Patrick Merly est entré tout jeune dans l’administration pénitentiaire, à 20 ans. Aujourd’hui, il en a 62 et sort un livre sur son expérience. « Le trou à rats », titre évocateur d’une histoire très noire.
"Mon grand-père était maton et puis ça me permettait de toucher une paye de fonctionnaire non négligeable", raconte Patrick Merly. Il précise qu’il parle d’un autre temps. Le "gnouf" ou plutôt le "ballon", selon son expression préférée, a évolué.
Aujourd'hui, le surveillant pénitentiaire à la retraite sort un livre, écrit avec Marc La Mola, ancien policier de la BAC Nord de Marseille. "Le trou à rats", aux Fauves Editions.
A ses débuts, le surveillant enfile son uniforme et apprend qu’on doit l’appeler "chef ". "Et si un détenu ne rentre pas dans le rang, on s’impose par la force, on se met à 3 ou 5 dessus. Je ne suis pas fier de tout ce que j’ai fait."
La racaille, les grands voyous et Monsieur tout-le-monde
Avec le temps, il s’intéresse aux détenus et se penche sur leur parcours de vie. "On peut discuter pendant la promenade, en cellule ou en bureau d’audience. Surtout en centre de rétention. Dans les maisons d’arrêt, comme aux Baumettes, on n’a pas le temps."
Patrick Merly s’identifie fortement à certains prisonniers "Après 3 ou 4 verres, si on tue un piéton en conduisant, on peut aller au ballon. Ça peut arriver à beaucoup de monde. Ces détenus-là ne sont pas formatés pour aller en prison." raconte Patrick Merly "Je me suis reconnu dans un tas de mecs. Moi aussi, je buvais et me bagarrais quand j’étais ado. Je ne suis pas un saint, un mauvais coup et j’aurais pu me retrouver à leur place. Au gnouf."

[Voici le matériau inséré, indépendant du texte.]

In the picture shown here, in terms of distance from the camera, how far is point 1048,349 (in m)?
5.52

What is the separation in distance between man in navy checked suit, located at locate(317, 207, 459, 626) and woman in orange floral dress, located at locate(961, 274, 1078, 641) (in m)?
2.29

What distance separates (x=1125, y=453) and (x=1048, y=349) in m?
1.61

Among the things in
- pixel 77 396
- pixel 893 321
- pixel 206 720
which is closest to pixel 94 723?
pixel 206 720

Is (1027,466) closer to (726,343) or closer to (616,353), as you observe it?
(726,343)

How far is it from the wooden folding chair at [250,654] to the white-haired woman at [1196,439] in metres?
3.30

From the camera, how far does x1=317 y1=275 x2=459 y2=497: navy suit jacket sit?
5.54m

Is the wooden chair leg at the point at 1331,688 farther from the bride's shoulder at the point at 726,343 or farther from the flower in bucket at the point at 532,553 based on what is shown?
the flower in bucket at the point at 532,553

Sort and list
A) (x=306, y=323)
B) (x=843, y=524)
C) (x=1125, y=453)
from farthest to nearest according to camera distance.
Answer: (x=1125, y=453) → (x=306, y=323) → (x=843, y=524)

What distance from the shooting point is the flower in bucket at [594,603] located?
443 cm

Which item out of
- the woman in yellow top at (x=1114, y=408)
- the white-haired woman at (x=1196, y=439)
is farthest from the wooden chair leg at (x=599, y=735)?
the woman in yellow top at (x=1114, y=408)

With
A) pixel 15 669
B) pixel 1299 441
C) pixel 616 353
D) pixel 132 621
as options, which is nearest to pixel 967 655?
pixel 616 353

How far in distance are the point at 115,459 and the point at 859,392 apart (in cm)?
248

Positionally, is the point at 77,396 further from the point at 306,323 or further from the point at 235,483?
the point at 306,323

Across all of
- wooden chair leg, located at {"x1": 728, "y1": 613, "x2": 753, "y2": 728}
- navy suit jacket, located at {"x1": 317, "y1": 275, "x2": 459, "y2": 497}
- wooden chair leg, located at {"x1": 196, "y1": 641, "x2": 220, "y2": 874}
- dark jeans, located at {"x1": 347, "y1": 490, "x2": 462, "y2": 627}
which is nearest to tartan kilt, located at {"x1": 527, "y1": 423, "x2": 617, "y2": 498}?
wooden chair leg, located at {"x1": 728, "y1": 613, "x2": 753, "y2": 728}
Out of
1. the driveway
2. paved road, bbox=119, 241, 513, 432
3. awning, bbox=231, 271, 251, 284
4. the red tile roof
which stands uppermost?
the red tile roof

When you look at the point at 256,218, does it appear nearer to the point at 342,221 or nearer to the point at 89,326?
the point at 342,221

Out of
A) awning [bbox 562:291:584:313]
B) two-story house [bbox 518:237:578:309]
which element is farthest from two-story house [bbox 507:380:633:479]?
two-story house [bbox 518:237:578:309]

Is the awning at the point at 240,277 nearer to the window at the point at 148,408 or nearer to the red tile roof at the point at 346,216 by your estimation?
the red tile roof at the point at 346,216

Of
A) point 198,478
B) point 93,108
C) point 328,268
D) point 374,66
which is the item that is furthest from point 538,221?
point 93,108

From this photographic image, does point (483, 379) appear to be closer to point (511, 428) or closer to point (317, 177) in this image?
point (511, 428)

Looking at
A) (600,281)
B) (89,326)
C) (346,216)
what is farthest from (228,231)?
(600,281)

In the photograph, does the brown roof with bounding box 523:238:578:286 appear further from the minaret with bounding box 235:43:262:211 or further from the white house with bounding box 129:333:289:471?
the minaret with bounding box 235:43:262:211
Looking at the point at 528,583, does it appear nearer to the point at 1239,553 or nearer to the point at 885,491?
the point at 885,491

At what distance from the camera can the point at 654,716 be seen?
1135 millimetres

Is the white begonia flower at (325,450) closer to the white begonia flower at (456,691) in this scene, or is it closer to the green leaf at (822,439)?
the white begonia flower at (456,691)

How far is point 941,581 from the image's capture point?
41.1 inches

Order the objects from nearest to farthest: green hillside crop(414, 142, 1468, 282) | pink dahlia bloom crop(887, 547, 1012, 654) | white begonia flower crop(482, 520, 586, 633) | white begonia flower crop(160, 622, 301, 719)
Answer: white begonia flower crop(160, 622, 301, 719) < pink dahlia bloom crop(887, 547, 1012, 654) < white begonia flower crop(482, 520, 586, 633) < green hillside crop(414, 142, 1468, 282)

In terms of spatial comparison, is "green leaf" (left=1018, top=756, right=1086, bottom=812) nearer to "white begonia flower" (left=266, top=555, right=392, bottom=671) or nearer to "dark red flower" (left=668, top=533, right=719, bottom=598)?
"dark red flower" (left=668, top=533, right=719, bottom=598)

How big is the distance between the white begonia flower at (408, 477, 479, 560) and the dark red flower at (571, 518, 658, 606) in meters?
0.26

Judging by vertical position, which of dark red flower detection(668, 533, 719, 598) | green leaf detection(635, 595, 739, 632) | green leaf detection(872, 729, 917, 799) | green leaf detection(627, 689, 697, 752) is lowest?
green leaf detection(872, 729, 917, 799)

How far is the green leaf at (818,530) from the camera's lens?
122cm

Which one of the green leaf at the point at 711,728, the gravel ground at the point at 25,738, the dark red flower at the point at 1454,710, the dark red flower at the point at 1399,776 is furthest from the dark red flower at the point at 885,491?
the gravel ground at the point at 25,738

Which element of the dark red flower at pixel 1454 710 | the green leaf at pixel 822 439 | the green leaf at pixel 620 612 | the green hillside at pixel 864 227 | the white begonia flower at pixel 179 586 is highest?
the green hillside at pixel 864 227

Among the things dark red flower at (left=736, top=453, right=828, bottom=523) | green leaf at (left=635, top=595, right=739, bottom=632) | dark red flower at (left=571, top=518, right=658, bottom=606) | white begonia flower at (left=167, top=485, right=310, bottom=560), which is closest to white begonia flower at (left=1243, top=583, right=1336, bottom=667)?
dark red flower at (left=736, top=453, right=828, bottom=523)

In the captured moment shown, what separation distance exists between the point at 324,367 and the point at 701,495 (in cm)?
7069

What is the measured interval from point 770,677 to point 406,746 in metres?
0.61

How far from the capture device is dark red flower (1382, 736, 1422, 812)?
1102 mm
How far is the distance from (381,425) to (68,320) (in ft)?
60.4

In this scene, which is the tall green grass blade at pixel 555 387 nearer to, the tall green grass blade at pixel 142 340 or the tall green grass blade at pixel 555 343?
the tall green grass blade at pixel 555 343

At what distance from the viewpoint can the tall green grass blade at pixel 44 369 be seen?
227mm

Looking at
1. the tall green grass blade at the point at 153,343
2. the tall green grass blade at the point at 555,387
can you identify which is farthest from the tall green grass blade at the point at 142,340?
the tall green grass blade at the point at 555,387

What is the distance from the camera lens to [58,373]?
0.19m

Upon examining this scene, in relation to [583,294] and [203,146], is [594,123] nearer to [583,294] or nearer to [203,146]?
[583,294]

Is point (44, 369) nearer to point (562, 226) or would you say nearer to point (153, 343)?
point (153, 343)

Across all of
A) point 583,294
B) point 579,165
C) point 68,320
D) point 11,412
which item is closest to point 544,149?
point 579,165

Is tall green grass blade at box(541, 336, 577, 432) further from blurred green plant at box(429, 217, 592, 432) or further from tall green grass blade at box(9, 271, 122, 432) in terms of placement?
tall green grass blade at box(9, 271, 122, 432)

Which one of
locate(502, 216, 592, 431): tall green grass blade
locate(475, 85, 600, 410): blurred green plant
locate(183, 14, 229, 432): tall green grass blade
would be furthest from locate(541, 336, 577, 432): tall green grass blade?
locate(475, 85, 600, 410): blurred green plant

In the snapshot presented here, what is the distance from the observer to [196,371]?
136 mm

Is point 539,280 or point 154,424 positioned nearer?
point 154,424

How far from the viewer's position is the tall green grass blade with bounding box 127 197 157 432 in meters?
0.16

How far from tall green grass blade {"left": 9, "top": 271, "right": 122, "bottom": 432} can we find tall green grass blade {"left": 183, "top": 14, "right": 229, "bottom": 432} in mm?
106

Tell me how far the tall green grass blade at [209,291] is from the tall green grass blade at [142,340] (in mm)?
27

Une situation marque particulièrement le surveillant "on a beau ajouter un frigo ou une télé dans la cellule, le soir, la porte se ferme, on est seul. Il faut justifier d’un acte administratif pour l’ouvrir avant le matin."
Il déteste les racailles et reconnait une certaine fascination pour les grands voyous. Il a côtoyé François Girard (commanditaire de l’assassinat du juge Michel), Gérald Campanella (dit "le dernier parrain de Marseille") et Bruno Sulak (célèbre braqueur.)
"Les racailles sont capables de frapper une vieille dame et de la traîner par terre pour voler son sac à main. Je ne les aime pas. Les vrais voyous suivent un code d’honneur", selon l'ancien surveillant.
"J'ai gardé les 7 derniers condamnés à mort de France"
En transit à la prison de la Santé, où travaille Patrick Merly, les 7 détenus ne sont restés que 3 jours, avant de rejoindre la prison de Fresnes. "Mais je me souviens de chacun d’eux, chaque nom et chaque visage. C’était impressionnant, ils risquaient la guillotine." Ils seront tous graciés en 1981 et condamnés à 20 ans de prison.
Le stress et l'alcool
"La prison m’a cassé" reconnaît l'ancien maton "on vit dans un milieu hors-normes, dans la violence et la tristesse." Il commence à boire jeune, pratiquement dès son embauche. "Je pense que ce milieu est un repère de dépressifs et d’alcooliques, comme dans la police."
Pourtant, il partage les tensions liées à son travail avec sa famille et ses amis.
En fin de carrière, il est "gradé". Il a compris que "pour être un bon surveillant, il faut parler avec les détenus. C’est le seul moyen de faire baisser la tension, de la désamorcer".
Il a arrêté de boire, vit toujours près de la prison des Baumettes et s'est trouvé une nouvelle activité professionnelle.
Aujourd’hui, Patrick Merly enfile régulièrement un uniforme de gendarme, policier ou gardien de prison. Apparemment, il a la "tête de l'emploi". Il est devenu comédien et figurant. "Le trou à rats" lui permettra peut-être de s'initier au métier de scénariste.